Still, I wanted to know why I needed that song. That song in particular. What about it stirred me so profoundly? I wanted to email Noel Gallagher. I wanted to call Sasha Frere-Jones. I wanted Freud to rise from the grave, light his pipe, stroke his chin, and dissect every single measure. I could not do any of this. So I did the next best thing.
I called my mother.
“I think maybe you’re trying to learn something from the song,” she told me one afternoon. “That’s what repetition does for us. It allows us to learn the song.”
The truth is, one of the reasons why I return to the song is that I do discover things inside it each time. For instance, there is a simple five-note guitar line that threads through the whole musical arc. There is the well-placed shimmer of a cymbal that sounds like the chill of a winter wind. But these observations pop up unexpectedly, like gold in a patch of earth I was never excavating.
What I feel when I listen to the song, more commonly, is that I am completely and utterly transported. Me? I think too much, I worry too much, I wallow, I wonder about things I have no control over. But halfway through this song, my mind has quieted into a low-grade hum, and I no longer feel like a woman lying in her bed wearing jogging pants and an iPod but like a woman on the beach as the sun sets, waves crashing onto a cliffside, planes circling overhead, the squawk of birds, the rustle of the cool breeze, the love of my life beside me, and all I can do is collapse into him further and further, my hands clawing just to get deeper inside.
I try to explain the emotional effects of the song to my mother. I use different words. “The song begins small, OK? And then the strings come in, and then the chorus comes in, and it explodes into this huge, smashing symphony until my heart is pounding and then it just throttles back until there’s just these small, plucked guitar notes, and it ends.”
My mother is a classical music expert, who discusses esoteric qualities of music in a simple and educated way that I admire. I know that she will never understand my craving for Oasis’s “Don’t Go Away”—in the same way I will probably never understand her craving for Bach’s cello sonatas—but I am still yearning to put a name to my desire. And so I ask her, “What I just described to you about the song, the way it swells and fades—what would you call that?”
“Well, I would call that music,” she says. She is not being smug.
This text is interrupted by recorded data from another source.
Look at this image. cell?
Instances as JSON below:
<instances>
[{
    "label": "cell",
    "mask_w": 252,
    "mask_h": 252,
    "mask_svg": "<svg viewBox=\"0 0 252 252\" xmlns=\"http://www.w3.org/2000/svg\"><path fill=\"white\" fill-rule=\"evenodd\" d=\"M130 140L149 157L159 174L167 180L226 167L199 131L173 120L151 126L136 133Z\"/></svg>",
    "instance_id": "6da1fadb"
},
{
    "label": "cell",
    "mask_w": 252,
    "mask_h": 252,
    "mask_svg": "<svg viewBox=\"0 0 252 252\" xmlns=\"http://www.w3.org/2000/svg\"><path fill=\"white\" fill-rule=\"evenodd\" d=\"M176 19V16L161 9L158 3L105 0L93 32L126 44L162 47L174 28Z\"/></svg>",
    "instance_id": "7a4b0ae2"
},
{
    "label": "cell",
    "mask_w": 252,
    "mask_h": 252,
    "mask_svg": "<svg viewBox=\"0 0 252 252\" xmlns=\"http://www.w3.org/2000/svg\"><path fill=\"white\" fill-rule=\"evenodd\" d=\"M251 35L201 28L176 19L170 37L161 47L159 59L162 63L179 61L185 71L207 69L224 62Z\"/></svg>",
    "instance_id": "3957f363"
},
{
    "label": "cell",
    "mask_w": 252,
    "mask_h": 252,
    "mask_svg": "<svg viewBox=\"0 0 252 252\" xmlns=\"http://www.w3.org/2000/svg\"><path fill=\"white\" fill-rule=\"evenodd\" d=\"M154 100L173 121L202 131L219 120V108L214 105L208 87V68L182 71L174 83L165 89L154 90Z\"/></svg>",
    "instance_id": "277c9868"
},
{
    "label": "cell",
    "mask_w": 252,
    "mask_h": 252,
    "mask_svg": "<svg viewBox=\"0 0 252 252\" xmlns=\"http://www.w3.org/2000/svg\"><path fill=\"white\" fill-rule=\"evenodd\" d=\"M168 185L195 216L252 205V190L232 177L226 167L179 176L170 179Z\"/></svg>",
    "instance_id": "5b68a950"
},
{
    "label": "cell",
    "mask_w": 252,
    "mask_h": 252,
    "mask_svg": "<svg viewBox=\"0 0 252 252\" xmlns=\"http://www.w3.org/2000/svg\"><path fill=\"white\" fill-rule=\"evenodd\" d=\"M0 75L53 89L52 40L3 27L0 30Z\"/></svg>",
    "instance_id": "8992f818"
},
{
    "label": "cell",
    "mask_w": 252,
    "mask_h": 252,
She is being precise. “All music is soul music.”
I guess so. And it’s not surprising that my soul, bruised and wanting as it is, needs these words: “So don’t go away / Say what you say / Say that you’ll stay / Forever and a day / In the time of my life / Cause I need more time / Yes I need more time just to make things right.”
I went through a few weeks when I thought something might change between me and the man who had left me. I started to think that I could forgive him, I started to suspect he might change his mind, and I started to believe what the song was telling me, that you can sing someone back into your arms, you can woo them with beautiful words, you can beg and plead and keep them from slipping away at dawn.
But the song really isn’t about that. It begins with an image: “And as the day was dawning / My plane flew away / With all the things caught in my mind.” It’s an irreversible separation. The plane doesn’t turn back around. No one runs down the tarmac and leaps into your arms one last time. You can write the pretty words full of longing, you can sing the song to stadiums, 20, 200, or 2,000 times if you must, but it does not change the fact that you left someone on the ground while your plane kept hurtling forward, like it or not, away from everything that has passed and everyone who came before. Some people go away, whether we love them or not. That’s the simple truth of the song.
And now, if you’ll excuse me, I have something to listen to for the next two hours.